## [Requirement]
Can you write out the listing from its first line through the line containing "10242 millimetres", swapping "sidewalk" for "pavement" and leaving everything else the same?

## [Supplied entries]
## Begin
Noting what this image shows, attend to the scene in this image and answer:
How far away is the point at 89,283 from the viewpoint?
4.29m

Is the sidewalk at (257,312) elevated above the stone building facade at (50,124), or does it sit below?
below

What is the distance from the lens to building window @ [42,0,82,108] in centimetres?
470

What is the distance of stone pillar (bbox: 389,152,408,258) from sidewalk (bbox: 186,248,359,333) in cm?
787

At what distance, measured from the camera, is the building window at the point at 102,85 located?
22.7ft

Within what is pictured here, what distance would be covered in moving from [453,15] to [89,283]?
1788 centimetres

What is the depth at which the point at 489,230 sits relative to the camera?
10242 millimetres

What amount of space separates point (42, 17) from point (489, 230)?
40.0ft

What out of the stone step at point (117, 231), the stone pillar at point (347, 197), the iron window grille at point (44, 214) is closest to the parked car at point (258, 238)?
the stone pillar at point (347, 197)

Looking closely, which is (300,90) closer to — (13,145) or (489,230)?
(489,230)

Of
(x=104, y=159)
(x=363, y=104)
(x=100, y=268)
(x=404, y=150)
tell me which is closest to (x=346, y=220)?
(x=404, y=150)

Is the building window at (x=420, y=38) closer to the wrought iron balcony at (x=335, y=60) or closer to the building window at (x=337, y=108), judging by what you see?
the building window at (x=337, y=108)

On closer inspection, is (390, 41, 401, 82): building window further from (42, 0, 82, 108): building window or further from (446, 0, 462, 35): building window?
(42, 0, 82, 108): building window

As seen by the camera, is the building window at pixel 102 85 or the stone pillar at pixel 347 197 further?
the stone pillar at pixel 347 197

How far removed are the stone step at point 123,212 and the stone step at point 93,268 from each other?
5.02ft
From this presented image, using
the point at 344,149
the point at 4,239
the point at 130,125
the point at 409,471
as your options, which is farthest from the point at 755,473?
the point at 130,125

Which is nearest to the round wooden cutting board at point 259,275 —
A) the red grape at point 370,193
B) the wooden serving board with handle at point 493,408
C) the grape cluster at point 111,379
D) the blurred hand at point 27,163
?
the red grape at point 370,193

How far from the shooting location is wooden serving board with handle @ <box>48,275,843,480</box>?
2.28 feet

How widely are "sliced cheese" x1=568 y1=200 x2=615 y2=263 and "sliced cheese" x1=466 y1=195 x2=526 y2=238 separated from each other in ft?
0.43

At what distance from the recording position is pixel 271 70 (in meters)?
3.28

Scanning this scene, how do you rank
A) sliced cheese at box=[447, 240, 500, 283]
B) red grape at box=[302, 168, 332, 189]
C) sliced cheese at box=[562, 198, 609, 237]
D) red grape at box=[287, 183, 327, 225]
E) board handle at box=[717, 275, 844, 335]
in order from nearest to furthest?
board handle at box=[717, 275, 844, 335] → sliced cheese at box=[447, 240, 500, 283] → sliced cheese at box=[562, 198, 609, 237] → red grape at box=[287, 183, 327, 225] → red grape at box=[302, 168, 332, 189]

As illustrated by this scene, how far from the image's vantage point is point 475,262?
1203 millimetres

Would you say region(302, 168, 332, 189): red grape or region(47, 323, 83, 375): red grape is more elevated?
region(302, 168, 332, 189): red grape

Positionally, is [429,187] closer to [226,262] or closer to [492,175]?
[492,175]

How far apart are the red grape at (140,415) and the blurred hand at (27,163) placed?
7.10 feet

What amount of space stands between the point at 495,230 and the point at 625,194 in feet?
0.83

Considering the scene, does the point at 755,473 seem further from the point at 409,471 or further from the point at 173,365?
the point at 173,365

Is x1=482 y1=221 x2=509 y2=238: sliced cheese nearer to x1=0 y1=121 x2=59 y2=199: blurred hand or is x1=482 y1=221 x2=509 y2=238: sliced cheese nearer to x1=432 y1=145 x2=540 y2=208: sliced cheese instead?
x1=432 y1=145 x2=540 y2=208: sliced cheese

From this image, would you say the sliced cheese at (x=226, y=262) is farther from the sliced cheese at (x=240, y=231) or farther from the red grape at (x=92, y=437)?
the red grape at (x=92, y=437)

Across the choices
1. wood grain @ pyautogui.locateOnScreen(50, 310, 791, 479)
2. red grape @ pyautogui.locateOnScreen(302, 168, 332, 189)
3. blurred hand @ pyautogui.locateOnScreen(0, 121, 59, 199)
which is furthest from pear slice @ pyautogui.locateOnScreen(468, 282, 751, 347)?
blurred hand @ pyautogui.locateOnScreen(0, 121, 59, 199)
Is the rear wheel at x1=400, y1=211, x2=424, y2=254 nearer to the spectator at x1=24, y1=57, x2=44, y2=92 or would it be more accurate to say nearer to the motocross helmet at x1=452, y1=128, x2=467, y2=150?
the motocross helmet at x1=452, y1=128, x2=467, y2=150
## End
## [Complete response]
Noting what this image shows, attend to the scene in this image and answer:
How far away is the point at 89,283 from the viewpoint?
4.29m

Is the pavement at (257,312) elevated above the stone building facade at (50,124), or does it sit below?
below

What is the distance from the lens to building window @ [42,0,82,108] in centimetres?
470

What is the distance of stone pillar (bbox: 389,152,408,258) from pavement (bbox: 186,248,359,333) in cm?
787

At what distance, measured from the camera, is the building window at the point at 102,85 located?
22.7ft

Within what is pictured here, what distance would be covered in moving from [453,15] to [89,283]?
1788 centimetres

What is the depth at which the point at 489,230 sits relative to the camera?
10242 millimetres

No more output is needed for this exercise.